If your apparent goal is to leave the world a little bit worse than you found it, do you deserve to die alone? That's the question Ann Coulter unwittingly posed via Twitter Friday afternoon: "We singles live empty lives of quiet desperation and will die alone," she wrote. Coulter, a staunch opponent of equal rights and human decency, was voicing her opposition to Sen. Marco Rubio's plan to grant working families a tax break.
"Now," Coulter continued, "Rubio is demanding that we also fund happy families with children who fill their days with joy." The implication, of course, is that Coulter's life is filled with sorrow (if you didn't grasp that from the phrases "quiet desperation" and "die alone"). Some may say she's being facetious, but let's take her at her word for a moment.
The bluntness of Coulter's statement is unnerving. Ann Coulter has opined meaninglessly on many, many things, but never has she invited pity. By contrast, Coulter has largely invited alienation, thanks to comments that reek of homophobia, racism, elitism, misogyny, and general discrimination.

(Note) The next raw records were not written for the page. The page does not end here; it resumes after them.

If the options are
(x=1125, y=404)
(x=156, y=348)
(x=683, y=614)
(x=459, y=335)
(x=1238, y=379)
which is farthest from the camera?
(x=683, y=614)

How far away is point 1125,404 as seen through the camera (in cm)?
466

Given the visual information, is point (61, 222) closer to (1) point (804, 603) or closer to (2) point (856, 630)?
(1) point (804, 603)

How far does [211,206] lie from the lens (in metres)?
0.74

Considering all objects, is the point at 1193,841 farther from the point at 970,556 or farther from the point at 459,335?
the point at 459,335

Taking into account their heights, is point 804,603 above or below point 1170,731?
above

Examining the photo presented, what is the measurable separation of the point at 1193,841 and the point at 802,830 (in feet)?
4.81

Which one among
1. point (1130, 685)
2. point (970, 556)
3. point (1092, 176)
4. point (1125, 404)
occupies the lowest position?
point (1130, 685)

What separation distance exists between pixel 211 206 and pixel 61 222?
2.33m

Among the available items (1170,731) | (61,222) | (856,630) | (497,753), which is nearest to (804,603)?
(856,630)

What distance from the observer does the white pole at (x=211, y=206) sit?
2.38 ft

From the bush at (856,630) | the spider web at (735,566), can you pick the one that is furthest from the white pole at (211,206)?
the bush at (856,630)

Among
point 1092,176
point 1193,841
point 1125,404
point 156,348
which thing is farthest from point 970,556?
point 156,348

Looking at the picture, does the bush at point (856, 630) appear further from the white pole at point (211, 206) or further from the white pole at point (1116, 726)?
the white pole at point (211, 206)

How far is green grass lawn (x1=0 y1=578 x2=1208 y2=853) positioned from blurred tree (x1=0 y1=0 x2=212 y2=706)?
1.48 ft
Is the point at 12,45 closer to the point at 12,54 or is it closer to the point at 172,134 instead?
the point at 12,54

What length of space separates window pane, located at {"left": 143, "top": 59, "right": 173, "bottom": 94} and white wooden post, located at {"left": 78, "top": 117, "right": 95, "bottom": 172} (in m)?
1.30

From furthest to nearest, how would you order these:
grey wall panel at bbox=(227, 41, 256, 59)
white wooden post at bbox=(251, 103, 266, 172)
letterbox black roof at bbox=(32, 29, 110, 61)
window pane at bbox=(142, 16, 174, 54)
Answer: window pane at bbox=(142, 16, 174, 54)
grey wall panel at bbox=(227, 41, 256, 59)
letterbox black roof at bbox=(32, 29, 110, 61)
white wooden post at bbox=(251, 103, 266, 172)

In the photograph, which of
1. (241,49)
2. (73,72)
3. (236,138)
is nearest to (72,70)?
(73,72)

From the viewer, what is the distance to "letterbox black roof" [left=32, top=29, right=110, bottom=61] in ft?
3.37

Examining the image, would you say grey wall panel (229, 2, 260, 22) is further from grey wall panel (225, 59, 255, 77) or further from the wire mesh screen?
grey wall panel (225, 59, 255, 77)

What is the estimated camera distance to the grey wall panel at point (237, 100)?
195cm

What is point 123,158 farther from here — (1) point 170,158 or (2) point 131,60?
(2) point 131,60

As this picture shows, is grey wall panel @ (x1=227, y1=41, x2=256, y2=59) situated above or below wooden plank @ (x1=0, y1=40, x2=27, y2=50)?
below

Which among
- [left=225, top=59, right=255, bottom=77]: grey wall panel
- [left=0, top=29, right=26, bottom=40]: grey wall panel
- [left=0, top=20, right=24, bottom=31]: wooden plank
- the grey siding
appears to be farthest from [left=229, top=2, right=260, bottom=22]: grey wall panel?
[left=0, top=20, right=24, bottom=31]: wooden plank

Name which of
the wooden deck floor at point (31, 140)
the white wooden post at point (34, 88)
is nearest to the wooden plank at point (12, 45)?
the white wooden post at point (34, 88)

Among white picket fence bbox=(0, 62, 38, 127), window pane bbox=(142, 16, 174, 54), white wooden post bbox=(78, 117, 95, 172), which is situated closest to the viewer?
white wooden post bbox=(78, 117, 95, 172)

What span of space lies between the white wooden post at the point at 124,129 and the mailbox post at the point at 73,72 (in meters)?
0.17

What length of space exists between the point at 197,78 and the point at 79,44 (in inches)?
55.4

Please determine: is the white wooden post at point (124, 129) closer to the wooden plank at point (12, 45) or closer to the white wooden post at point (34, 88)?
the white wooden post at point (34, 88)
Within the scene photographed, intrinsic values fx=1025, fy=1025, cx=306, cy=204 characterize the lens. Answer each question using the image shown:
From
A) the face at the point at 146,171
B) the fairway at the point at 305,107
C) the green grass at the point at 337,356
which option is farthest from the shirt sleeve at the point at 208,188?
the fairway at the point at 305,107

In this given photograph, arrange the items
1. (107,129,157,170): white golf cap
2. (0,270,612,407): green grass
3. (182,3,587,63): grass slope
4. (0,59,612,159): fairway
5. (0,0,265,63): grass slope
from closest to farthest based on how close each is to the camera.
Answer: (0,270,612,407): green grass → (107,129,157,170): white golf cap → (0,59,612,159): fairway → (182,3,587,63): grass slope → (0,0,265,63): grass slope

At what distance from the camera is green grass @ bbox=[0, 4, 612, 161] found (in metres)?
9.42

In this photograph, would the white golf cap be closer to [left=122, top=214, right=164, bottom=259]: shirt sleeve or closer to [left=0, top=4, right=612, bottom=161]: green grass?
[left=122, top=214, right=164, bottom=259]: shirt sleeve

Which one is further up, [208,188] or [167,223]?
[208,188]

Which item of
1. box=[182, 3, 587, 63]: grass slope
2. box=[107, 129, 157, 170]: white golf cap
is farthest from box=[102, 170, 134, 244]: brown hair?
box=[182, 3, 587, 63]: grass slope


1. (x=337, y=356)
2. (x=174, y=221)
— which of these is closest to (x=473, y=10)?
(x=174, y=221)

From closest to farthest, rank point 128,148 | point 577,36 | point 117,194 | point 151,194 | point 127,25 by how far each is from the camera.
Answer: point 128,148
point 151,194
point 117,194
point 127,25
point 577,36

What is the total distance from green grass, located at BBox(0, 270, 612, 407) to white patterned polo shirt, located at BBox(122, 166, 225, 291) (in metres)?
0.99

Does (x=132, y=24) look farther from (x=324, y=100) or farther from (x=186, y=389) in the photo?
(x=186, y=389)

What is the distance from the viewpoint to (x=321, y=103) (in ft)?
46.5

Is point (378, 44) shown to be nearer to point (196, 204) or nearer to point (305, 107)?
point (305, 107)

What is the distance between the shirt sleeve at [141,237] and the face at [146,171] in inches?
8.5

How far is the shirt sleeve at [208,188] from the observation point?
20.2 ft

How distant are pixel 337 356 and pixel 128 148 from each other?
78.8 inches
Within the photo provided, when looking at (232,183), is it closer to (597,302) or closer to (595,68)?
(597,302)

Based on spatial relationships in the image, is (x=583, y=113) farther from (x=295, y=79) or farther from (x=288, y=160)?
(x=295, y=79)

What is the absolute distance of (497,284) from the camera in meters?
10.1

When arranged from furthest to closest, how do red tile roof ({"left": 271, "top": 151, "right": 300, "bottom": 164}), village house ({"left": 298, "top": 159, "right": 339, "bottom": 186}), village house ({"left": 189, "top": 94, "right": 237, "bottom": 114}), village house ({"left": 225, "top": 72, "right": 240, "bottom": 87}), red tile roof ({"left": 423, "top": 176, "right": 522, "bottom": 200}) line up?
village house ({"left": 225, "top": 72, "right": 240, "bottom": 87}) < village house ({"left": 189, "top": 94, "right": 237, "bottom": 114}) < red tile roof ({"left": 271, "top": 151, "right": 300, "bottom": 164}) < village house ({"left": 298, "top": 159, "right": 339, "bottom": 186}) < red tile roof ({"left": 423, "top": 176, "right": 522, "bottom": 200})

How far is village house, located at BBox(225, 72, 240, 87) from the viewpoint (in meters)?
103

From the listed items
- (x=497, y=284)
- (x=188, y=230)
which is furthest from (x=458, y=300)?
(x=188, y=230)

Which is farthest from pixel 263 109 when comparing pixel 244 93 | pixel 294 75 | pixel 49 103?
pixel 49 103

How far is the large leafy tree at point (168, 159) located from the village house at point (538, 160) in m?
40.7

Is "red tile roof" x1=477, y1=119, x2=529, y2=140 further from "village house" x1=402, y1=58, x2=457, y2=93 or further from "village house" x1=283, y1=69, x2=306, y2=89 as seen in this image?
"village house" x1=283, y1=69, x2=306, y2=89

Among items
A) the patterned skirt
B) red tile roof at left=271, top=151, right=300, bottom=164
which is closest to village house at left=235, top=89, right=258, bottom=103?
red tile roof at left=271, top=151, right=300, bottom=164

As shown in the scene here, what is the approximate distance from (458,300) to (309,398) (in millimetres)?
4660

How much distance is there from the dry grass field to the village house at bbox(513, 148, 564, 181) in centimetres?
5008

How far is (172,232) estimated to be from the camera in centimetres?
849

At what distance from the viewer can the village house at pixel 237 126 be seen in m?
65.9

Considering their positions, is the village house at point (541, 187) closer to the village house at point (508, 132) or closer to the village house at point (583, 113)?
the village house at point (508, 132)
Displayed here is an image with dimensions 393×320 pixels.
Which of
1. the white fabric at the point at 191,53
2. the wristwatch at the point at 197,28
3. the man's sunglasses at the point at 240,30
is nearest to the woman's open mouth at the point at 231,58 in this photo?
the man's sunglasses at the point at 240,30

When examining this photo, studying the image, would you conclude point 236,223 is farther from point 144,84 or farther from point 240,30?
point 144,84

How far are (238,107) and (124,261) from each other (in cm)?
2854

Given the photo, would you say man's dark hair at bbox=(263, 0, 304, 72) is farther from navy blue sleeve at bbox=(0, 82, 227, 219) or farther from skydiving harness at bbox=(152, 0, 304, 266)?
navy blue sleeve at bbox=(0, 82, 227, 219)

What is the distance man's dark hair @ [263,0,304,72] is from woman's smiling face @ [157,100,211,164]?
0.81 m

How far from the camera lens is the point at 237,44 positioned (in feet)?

In a twist, Coulter has now made herself the center of an ethical dilemma: If you hate a person as viscerally and justifiably as most of the United States hates Ann Coulter, do you wish them "quiet desperation" and a lonely death?
Let's kick things off with one fact: Ann Coulter is a 56-year-old single women. She's part of a demographic that is already alienated from society, relegated to a stereotype of "past her peak." She's childless by choice, which would have left her demonized by much of America even if she hadn't, say, once claimed that America would be a better place if women couldn't vote.
It's no surprise that some observers will agree that Coulter deserves to live an "empty life." The question is: Why? Does Coulter deserve to suffer because she's an openly racist, sexist, homophobic injury to America, or do we secretly enjoy mocking a divisive 56-year-old women for being "left on the shelf"?
As with every "Is it sexist?" question, consider: If a 56-year-old man, a much-hated far-right blogger and discrimination activist, went on the record with his sadness over being alone as well as lonely, would we mock him to the same extent? If Alex Jones described his life as being one of "quiet desperation," would you be glad because Jones has caused pain to so many, or because Jones is the living embodiment of a sexist stereotype?
Chances are, you wouldn't sympathize with Jones' plight simply because Jones is a terrible human being. With Coulter, however, there's an additional note of sheer joy: But what man would want Ann Coulter? Maybe Ann Coulter deserves to be as miserable as the "lonely old lady" stereotype suggests.
Believe me when I say that almost everybody has a right to despise Coulter, a woman who has rudely alienated almost everybody. While Coulter has every right to her own emotions, she's also a straight white women worth more than $8 million, most of which she's earned by encouraging discrimination.
Yet, when our hatred for Ann Coulter falls in line with a stereotype that hurts woman — hurts the image of another successful, kind, beloved 56-year-old woman, for example, one who believes fiercely in equal rights — we need to consider whether there's an element of ingrained misogyny.
Let's look at Coulter through the lens of Paul Ryan for a minute. Ryan went on the record this week calling for women to have more babies: "I did my part," he said, referring to his three children, "but we need to have higher birth rates in this country." In other words, reducing women to inane baby-machines, directed to churn out progeny for the good of the country.
In Paul Ryan's world, women belong to the dystopian world of The Handmaid's Tale, useful primarily for the purposes of breeding and raising children. Ryan probably doesn't like Coulter much, considering Coulter once compared him to "a mentally impaired actor" and described him as irrelevant compared to other members of his party. Here's the rub: Ryan probably also doesn't like Coulter because she doesn't fall in line with what he thinks a woman should be.
Coulter, for all of her faults, is outspoken, brave, and a master of her own universe. Coulter has chosen to end relationships that weren't right, to hold back from having children, and to be open about her marital status. To Ryan, she is wrong. To Ryan, she probably deserves to be miserable, being a woman who has not "done her part."
You want to hate Ann Coulter? Fine. Be careful, however, that your dislike of her principles doesn't overlap with what men have tried to teach you about women for centuries. If Coulter is miserable, she doesn't deserve to be because she's a single woman. It's because she's Ann Coulter.
Editor's Note: This op-ed does not reflect the views of BDG Media and is part of a larger, feminist discourse on today's political climate.